- _Listing_:
——————

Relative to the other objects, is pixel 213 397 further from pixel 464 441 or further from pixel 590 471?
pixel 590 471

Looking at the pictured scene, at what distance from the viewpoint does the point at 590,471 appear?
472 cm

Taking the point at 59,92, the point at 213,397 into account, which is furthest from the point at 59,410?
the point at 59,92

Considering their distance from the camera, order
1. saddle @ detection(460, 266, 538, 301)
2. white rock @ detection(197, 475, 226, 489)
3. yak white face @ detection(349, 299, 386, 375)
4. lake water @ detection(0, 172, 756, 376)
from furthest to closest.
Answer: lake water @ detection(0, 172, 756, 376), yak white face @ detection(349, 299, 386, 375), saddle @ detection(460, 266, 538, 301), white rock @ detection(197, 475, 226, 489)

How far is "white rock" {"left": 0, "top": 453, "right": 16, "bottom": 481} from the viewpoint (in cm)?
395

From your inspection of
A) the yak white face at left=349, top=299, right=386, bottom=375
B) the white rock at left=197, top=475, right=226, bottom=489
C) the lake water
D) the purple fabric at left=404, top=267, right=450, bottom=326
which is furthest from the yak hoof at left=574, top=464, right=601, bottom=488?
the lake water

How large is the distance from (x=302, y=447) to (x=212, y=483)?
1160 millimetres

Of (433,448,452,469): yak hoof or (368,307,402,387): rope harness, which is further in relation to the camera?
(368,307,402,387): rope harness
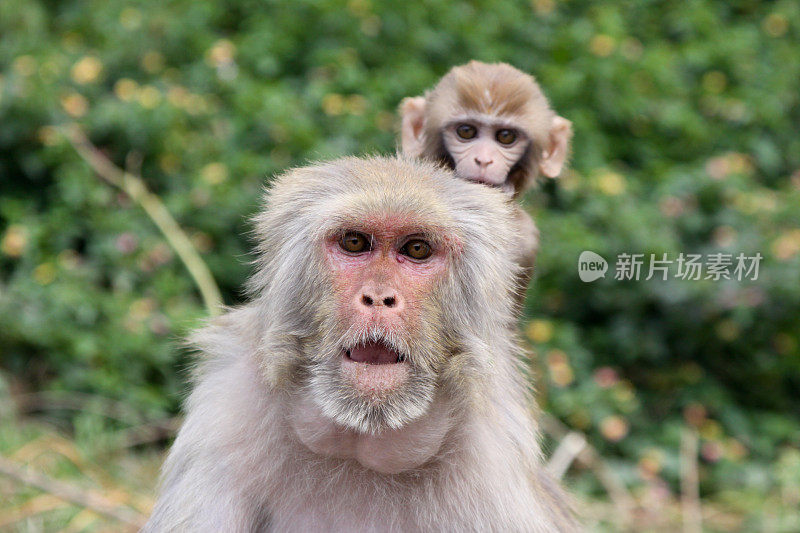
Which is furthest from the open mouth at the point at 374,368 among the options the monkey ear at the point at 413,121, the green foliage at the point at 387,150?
the green foliage at the point at 387,150

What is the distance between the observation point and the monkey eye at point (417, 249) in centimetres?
288

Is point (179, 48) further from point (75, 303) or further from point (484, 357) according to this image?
point (484, 357)

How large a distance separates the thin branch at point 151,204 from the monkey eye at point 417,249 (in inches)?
150

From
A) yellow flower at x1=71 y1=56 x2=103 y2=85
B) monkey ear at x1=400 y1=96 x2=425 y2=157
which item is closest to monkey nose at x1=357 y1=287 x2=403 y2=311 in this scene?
monkey ear at x1=400 y1=96 x2=425 y2=157

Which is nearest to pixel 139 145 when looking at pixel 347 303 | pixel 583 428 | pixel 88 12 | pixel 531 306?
pixel 88 12

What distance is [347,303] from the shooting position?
2807mm

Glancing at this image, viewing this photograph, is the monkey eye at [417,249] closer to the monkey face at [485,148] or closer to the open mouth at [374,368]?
the open mouth at [374,368]

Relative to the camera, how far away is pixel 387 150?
7.25m

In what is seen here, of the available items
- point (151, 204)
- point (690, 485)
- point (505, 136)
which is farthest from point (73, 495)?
point (690, 485)

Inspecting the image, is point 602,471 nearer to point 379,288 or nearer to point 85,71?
point 379,288

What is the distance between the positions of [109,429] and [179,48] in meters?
3.29

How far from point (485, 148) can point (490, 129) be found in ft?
0.46

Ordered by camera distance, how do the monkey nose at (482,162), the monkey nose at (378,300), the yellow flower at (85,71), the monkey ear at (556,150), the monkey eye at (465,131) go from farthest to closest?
1. the yellow flower at (85,71)
2. the monkey ear at (556,150)
3. the monkey eye at (465,131)
4. the monkey nose at (482,162)
5. the monkey nose at (378,300)

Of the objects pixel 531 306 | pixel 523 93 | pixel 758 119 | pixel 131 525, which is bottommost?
pixel 131 525
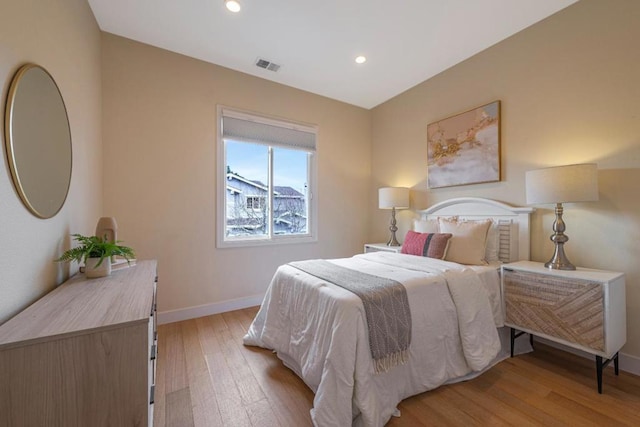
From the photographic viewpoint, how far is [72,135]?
1.68 m

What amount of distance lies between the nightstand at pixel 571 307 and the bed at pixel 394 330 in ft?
0.45

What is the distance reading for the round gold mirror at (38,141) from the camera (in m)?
1.09

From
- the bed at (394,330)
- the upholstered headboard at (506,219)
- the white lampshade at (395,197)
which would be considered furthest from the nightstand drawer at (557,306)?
the white lampshade at (395,197)

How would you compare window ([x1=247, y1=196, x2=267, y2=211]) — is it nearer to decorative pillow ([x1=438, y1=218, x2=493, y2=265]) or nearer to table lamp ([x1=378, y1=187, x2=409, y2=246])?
table lamp ([x1=378, y1=187, x2=409, y2=246])

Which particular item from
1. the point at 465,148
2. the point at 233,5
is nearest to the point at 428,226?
the point at 465,148

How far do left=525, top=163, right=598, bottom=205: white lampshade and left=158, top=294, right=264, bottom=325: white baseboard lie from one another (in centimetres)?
303

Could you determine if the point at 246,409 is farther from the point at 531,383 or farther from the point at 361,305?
the point at 531,383

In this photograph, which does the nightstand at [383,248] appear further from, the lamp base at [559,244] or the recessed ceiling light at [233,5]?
the recessed ceiling light at [233,5]

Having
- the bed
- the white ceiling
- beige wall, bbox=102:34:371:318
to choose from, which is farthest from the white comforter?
the white ceiling

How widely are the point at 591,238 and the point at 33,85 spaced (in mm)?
3699

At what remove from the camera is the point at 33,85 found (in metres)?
1.22

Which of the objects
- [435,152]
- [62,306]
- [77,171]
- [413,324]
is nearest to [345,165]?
[435,152]

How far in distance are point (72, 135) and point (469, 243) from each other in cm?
319

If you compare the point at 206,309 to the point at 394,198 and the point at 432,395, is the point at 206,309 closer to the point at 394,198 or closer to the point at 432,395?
the point at 432,395
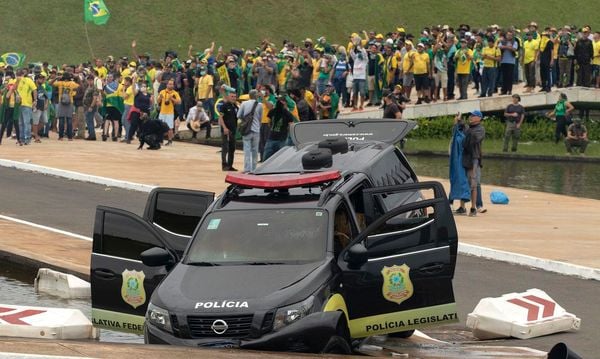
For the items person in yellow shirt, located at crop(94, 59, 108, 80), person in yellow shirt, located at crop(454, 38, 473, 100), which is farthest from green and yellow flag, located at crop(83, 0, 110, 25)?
person in yellow shirt, located at crop(454, 38, 473, 100)

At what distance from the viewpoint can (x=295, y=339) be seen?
11.0 meters

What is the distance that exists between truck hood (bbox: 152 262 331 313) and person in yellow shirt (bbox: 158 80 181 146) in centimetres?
2470

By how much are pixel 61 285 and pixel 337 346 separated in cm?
620

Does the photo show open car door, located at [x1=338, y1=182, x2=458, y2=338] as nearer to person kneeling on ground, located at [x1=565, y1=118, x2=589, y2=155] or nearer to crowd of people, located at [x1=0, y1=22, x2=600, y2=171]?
crowd of people, located at [x1=0, y1=22, x2=600, y2=171]

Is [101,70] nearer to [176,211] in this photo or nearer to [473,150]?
[473,150]

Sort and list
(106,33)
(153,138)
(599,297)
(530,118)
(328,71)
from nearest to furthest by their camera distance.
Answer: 1. (599,297)
2. (153,138)
3. (328,71)
4. (530,118)
5. (106,33)

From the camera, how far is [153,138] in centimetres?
3544

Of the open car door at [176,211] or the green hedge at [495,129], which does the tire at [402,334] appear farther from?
the green hedge at [495,129]

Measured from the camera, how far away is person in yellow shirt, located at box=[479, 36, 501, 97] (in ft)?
127

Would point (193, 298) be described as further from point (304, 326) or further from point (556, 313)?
point (556, 313)

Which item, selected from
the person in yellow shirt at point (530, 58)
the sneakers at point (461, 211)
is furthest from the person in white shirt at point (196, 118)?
the sneakers at point (461, 211)

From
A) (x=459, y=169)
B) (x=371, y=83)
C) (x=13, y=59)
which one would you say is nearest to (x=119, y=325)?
(x=459, y=169)

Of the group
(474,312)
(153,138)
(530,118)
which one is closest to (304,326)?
(474,312)

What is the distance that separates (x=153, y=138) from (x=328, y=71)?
647cm
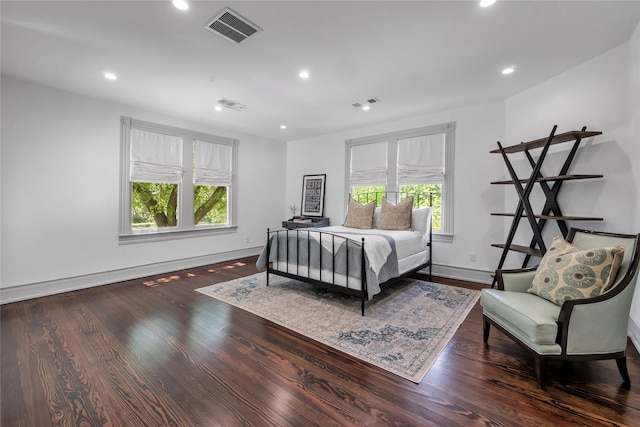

——————

- _Problem description_: Locate every line in the rows above that contains the string "lake" and copy each of those lines. Case counts.

- _Response for this exercise_:
4. lake water @ detection(0, 172, 756, 376)
Answer: lake water @ detection(0, 172, 756, 376), yak white face @ detection(349, 299, 386, 375), saddle @ detection(460, 266, 538, 301), white rock @ detection(197, 475, 226, 489)
C) the lake water
the lake water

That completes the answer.